• [TRECHO SELECIONADO]:
# # # # # # #

Os
românticos
Depois da independência
política, esforçaram-se os nossos avós por fazer a literária e artística.
Coincidindo o movimento, que aqui se operava, com a renovação romântica, vinda
através da Inglaterra e da Alemanha para a França, nada mais natural que nós,
já sob a fascinação da literatura francesa, procurássemos no Romantismo o
roteiro intelectual. Reagindo contra os remanescentes do estilo clássico, que
lhes relembrava, quando menos, os estreitos processos da metrópole,
entregaram-se confiantes os nossos escritores à nova corrente que, então,
entrava em sua fase mais brilhante. Voltaram-se para a terra natal, e, vendo a
sua enormidade inculta e desconhecida, procuraram fazer dela uma grande e nobre
nação. Entramos, pois, sob o influxo do Romantismo, no período autonômico da
nossa literatura.

# # # # # # #

• [REGISTROS]:
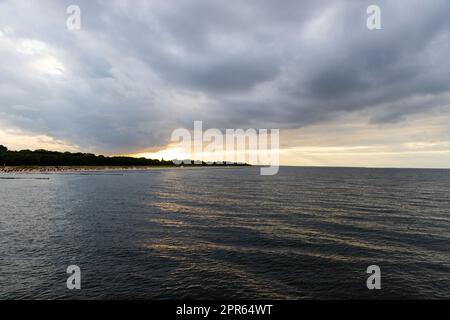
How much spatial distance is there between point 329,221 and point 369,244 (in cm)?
1231

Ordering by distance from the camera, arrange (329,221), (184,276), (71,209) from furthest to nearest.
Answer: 1. (71,209)
2. (329,221)
3. (184,276)

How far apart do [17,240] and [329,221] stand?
4434cm

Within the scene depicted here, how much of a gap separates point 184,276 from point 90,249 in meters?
13.5

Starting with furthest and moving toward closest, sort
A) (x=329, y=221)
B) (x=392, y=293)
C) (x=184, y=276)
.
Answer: (x=329, y=221)
(x=184, y=276)
(x=392, y=293)

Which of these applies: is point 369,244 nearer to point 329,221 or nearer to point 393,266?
point 393,266

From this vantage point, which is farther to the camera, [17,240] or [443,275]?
[17,240]

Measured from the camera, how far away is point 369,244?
3303cm
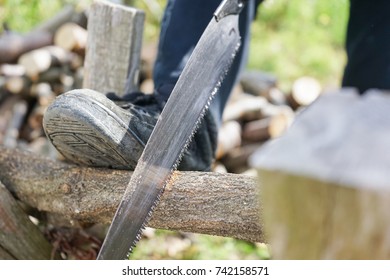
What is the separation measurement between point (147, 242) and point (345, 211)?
2635mm

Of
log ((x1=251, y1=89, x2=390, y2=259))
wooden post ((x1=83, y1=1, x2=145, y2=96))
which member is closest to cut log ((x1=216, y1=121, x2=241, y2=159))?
wooden post ((x1=83, y1=1, x2=145, y2=96))

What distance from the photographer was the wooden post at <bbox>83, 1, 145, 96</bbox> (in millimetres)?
2145

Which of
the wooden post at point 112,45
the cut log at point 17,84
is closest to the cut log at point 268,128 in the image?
the cut log at point 17,84

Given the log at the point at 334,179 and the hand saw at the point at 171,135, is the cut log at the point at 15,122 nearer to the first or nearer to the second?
the hand saw at the point at 171,135

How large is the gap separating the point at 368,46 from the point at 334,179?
1358 millimetres

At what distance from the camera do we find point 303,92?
408cm

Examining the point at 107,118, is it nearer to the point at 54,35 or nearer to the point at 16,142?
the point at 16,142

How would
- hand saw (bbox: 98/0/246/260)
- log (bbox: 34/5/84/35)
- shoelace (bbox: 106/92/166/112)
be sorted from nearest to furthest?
hand saw (bbox: 98/0/246/260) → shoelace (bbox: 106/92/166/112) → log (bbox: 34/5/84/35)

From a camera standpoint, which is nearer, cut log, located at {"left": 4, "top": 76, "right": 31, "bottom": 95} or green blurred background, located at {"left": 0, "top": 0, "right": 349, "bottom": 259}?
cut log, located at {"left": 4, "top": 76, "right": 31, "bottom": 95}

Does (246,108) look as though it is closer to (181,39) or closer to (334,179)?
(181,39)

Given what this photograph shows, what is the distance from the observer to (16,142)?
3.76 meters

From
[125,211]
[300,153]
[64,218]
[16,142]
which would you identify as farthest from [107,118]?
[16,142]

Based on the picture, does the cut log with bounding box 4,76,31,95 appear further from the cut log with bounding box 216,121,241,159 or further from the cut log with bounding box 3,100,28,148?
the cut log with bounding box 216,121,241,159

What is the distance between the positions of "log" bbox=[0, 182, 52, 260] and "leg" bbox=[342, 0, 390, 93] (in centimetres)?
108
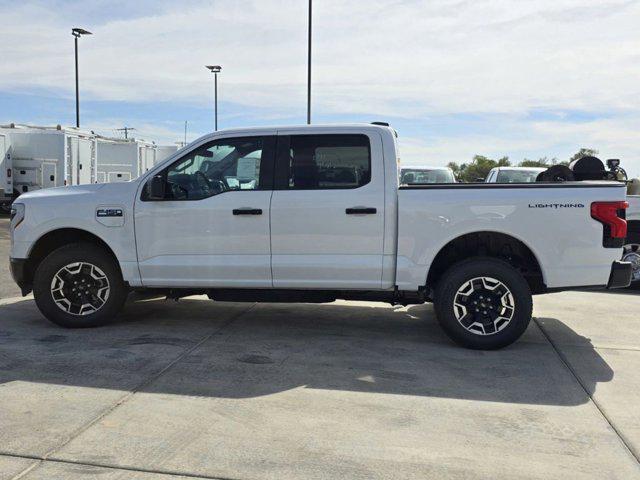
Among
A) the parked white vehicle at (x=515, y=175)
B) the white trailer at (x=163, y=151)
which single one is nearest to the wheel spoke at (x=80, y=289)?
the parked white vehicle at (x=515, y=175)

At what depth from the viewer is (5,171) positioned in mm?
18984

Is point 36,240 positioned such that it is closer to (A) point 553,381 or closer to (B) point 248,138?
(B) point 248,138

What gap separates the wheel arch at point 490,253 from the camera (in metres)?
5.67

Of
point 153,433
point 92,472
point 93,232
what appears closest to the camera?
point 92,472

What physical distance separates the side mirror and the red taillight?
3761 mm

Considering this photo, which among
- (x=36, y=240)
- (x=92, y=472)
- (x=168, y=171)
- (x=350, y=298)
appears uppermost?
(x=168, y=171)

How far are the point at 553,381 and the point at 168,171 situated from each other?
3776mm

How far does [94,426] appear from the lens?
3.84 metres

# # # # # # #

• [TAREFAS DO EXERCÍCIO]:
(A) No trecho sobre os românticos, contra o que os escritores reagiram?
(B) Diga se cada afirmação combina com o trecho sobre os românticos, citando as palavras que decidem: (i) A renovação romântica chegou à França passando pela Inglaterra e pela Alemanha. (ii) Os escritores aderiram à nova corrente com desconfiança. (iii) Sob o Romantismo, a literatura entrou no seu período autonômico.
(C) Transcreva do trecho sobre os românticos tudo o que vai de "Coincidindo o movimento, que" até "nossa literatura.".

• [GABARITO]:
(A) Contra os remanescentes do estilo clássico.

(B)
(i) Sim: "a renovação romântica, vinda através da Inglaterra e da Alemanha para a França".
(ii) Não: "entregaram-se confiantes os nossos escritores à nova corrente".
(iii) Sim: "Entramos, pois, sob o influxo do Romantismo, no período autonômico da nossa literatura."

(C)
Coincidindo o movimento, que aqui se operava, com a renovação romântica, vinda
através da Inglaterra e da Alemanha para a França, nada mais natural que nós,
já sob a fascinação da literatura francesa, procurássemos no Romantismo o
roteiro intelectual. Reagindo contra os remanescentes do estilo clássico, que
lhes relembrava, quando menos, os estreitos processos da metrópole,
entregaram-se confiantes os nossos escritores à nova corrente que, então,
entrava em sua fase mais brilhante. Voltaram-se para a terra natal, e, vendo a
sua enormidade inculta e desconhecida, procuraram fazer dela uma grande e nobre
nação. Entramos, pois, sob o influxo do Romantismo, no período autonômico da
nossa literatura.